As someone who works for a small business, it is helpful to know how the health care law—the Affordable Care Act (ACA)—works for you and your family. If the small business you work for does not offer employee health insurance, there are more ways for you to shop for and get coverage. If your employer does offer coverage, the health care law strengthens it.
Shopping for Your Health Coverage
Small businesses (those with 2–50 or 2–100 employees depending on your state) aren’t required to offer health insurance. If your employer doesn’t offer health coverage or if you aren’t eligible for health benefits, you can buy coverage through the Health Insurance Marketplace. Through your marketplace you can:
Shop online and get help by phone or in person to find the plan that works for you and your family.

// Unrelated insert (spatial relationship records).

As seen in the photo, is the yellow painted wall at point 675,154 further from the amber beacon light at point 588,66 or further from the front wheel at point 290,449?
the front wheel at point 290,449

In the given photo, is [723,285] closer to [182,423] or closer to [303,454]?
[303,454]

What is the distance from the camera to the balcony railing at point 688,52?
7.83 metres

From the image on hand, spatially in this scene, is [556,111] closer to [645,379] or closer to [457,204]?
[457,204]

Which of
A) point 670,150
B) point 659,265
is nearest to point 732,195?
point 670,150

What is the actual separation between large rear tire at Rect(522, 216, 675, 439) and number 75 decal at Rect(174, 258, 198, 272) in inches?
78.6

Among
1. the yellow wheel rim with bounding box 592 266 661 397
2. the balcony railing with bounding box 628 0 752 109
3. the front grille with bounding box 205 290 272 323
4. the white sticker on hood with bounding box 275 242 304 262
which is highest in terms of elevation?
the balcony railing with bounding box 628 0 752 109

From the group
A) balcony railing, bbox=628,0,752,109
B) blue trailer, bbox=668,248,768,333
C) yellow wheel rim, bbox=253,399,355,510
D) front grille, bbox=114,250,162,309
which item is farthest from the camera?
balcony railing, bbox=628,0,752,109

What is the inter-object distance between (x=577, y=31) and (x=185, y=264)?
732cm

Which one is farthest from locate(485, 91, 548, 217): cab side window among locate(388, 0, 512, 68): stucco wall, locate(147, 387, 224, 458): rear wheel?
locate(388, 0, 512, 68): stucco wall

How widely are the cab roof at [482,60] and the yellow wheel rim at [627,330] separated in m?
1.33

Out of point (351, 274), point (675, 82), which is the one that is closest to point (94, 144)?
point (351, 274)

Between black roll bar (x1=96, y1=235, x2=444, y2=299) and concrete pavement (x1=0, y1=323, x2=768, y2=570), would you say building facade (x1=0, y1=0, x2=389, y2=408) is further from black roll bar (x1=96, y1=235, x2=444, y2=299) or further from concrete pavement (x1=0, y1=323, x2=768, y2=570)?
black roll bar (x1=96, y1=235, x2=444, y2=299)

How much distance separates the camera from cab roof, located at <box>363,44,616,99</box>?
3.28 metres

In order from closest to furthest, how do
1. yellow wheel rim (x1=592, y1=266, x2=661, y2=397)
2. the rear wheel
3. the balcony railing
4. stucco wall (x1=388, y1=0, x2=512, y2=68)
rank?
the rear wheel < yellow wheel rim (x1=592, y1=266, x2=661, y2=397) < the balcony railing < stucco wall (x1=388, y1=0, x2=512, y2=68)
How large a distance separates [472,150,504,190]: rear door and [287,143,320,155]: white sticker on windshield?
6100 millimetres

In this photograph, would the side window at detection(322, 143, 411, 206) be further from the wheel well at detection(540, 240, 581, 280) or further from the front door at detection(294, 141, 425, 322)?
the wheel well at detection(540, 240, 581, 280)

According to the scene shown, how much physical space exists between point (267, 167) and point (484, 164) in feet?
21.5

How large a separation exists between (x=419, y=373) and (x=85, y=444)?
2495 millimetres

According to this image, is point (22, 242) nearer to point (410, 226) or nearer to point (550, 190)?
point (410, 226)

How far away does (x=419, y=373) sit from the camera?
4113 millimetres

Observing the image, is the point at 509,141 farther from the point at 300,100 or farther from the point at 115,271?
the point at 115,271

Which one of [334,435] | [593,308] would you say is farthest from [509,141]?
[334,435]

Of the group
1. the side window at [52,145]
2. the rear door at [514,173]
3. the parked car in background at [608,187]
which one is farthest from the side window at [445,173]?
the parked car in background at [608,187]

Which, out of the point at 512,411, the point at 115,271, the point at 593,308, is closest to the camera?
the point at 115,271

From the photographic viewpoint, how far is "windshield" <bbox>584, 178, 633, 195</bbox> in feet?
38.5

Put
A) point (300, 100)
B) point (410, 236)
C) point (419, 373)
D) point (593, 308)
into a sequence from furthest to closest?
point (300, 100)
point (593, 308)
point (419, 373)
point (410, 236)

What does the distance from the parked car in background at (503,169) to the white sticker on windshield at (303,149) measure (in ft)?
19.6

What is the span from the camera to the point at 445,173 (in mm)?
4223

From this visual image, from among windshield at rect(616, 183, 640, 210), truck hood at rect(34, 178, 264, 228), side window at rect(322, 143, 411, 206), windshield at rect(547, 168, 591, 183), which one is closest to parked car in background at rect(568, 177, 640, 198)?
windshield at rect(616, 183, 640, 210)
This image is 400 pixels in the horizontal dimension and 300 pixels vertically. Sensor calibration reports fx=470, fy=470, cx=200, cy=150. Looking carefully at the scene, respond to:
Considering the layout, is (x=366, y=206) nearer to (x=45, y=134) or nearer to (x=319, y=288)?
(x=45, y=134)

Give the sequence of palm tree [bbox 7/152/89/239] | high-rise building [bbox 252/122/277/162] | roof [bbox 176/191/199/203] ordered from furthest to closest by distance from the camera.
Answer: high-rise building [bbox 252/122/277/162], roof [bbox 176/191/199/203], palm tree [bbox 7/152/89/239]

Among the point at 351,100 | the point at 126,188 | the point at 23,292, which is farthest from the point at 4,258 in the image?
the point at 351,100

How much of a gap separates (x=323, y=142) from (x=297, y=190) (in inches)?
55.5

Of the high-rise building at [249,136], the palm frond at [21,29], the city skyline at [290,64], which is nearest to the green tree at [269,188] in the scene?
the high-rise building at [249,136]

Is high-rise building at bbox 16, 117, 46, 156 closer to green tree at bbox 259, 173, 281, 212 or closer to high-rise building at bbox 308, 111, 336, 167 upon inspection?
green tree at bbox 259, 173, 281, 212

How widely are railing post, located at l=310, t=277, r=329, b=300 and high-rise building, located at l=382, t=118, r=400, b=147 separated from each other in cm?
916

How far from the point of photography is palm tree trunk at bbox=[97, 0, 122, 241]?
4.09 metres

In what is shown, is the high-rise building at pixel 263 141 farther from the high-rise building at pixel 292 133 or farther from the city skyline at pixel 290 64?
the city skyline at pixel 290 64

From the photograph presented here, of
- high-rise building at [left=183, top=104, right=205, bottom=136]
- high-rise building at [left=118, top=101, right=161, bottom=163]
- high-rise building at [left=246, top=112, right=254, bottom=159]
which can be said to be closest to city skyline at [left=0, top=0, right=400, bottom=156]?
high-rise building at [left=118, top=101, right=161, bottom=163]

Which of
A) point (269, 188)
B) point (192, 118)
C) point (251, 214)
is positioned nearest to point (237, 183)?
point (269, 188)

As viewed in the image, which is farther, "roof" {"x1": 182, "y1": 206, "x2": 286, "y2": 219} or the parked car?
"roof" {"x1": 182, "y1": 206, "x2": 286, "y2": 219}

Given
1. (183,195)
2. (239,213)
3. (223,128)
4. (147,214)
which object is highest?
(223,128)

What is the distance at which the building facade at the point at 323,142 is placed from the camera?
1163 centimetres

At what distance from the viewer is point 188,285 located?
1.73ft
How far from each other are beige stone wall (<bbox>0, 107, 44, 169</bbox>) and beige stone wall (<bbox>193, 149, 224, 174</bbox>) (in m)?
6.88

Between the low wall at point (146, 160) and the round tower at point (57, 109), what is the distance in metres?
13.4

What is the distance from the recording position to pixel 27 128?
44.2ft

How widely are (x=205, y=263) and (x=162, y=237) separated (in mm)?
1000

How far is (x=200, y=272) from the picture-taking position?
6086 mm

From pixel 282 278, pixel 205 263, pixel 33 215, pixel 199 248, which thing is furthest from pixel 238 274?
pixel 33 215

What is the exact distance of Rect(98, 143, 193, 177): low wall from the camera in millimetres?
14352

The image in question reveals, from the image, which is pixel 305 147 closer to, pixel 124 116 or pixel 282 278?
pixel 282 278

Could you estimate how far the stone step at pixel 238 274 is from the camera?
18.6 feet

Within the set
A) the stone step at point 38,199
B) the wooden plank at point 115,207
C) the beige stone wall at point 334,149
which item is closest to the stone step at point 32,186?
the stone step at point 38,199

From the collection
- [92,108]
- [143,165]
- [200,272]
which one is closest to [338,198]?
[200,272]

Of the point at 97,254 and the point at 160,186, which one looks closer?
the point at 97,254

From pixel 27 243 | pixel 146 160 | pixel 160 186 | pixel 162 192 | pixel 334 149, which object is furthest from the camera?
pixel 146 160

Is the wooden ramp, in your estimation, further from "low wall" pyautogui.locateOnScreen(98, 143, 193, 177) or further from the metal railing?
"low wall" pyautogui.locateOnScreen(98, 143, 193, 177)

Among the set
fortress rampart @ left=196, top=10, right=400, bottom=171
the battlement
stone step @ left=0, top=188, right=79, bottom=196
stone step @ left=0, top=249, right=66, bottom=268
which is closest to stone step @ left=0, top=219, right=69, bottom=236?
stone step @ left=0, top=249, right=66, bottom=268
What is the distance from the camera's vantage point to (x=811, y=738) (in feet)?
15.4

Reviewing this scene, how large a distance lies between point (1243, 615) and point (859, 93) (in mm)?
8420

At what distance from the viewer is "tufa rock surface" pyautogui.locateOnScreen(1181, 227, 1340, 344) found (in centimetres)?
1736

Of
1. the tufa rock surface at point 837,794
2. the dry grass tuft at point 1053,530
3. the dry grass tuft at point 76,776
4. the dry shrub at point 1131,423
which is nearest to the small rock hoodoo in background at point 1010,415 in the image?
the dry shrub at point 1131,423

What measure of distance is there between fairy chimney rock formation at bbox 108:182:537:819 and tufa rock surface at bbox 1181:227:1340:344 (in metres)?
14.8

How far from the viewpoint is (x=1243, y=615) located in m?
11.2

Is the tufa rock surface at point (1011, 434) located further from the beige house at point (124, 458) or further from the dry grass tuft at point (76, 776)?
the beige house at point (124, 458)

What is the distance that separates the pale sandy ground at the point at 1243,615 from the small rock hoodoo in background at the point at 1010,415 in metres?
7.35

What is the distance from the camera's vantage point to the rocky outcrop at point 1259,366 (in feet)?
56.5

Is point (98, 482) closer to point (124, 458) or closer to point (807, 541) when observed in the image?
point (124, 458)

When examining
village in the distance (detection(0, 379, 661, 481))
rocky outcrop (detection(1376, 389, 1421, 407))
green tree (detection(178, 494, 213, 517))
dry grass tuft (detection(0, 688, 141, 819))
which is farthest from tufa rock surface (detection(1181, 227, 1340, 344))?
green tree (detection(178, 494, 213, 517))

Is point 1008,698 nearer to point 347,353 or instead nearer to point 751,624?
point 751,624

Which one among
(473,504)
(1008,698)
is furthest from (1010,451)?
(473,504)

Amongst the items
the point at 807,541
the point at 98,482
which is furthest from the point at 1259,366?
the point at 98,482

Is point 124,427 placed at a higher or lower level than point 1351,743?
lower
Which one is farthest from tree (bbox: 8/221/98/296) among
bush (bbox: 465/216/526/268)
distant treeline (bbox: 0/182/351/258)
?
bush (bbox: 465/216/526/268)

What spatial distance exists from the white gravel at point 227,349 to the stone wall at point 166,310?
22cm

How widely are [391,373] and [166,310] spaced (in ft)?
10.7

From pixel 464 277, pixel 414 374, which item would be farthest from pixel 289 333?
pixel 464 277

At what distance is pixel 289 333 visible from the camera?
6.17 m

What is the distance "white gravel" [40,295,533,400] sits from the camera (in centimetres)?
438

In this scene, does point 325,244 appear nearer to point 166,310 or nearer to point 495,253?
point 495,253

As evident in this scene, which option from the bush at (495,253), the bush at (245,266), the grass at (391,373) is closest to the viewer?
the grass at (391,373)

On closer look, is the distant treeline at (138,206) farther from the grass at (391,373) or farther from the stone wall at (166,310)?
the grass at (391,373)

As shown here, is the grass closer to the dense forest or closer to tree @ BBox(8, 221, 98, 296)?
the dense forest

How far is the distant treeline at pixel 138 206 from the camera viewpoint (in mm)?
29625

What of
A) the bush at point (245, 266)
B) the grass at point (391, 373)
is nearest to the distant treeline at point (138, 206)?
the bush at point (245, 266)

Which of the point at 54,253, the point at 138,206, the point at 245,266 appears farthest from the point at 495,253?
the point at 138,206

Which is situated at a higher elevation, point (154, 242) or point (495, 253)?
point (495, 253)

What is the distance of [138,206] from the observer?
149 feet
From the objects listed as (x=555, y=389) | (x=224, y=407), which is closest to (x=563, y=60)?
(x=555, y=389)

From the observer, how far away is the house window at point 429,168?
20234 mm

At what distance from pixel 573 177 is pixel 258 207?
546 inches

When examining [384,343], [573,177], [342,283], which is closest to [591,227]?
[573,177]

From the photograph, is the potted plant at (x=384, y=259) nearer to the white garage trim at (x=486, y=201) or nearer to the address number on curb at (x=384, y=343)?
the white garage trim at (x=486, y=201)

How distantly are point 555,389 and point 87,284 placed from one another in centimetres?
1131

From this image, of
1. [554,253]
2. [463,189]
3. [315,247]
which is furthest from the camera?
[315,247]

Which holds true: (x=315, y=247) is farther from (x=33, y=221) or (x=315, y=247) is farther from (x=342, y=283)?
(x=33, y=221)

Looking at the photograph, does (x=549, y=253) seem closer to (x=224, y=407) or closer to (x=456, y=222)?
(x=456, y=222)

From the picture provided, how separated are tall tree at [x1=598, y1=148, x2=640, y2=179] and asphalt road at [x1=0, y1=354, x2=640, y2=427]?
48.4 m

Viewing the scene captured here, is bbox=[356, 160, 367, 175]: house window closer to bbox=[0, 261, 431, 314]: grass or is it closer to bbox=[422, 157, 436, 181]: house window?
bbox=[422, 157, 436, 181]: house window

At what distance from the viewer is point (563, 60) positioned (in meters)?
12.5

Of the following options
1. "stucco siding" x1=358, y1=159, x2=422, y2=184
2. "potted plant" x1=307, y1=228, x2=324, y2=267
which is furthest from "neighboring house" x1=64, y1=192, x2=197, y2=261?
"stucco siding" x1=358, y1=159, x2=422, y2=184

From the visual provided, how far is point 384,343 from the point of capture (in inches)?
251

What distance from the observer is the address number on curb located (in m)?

Compare health plans. Health plans offer four different tiers, sometimes called “metal levels,” so it’s easier to make “apples-to-apples” comparisons among plans. The tiers—bronze, silver, gold and platinum—are based on how generous the plan is for the benefits and services covered. Bronze plans will have the lowest monthly payments (premiums), but the individual’s share of costs, like deductibles and copayments, will be higher. Platinum plans will have the highest premiums, but fewer additional costs for consumers.
Find out what kind of financial help you may be able to get.
Strengthening Your Health Coverage
Finding and keeping good health insurance coverage can be especially challenging for small businesses. The health care law works to make coverage more secure, with clear rules for coverage sold to small businesses. That’s good news for small businesses and for you.
Your health plan can’t drop your coverage just because you get sick and can’t deny you services for health problems you had before your insurance started (known as pre-existing conditions).
Your health plan can’t charge you more because of your gender or if you get very sick.
Your health plan covers a core set of services, including doctor visits, hospital visits, maternity care, emergency-room care and prescription drugs.
It is important to know that not all of these changes will apply to all health plans right away. Be sure to check with your employer to see what applies to your plan.
A Way for Small Business Owners to Buy Coverage
If your employer needs to buy coverage, they have another option:
Small businesses can shop for coverage and compare plans in the Small Business Health Options Program, or SHOP. If your employer chooses to offer a health plan, the SHOP helps the small business compare coverage costs and services.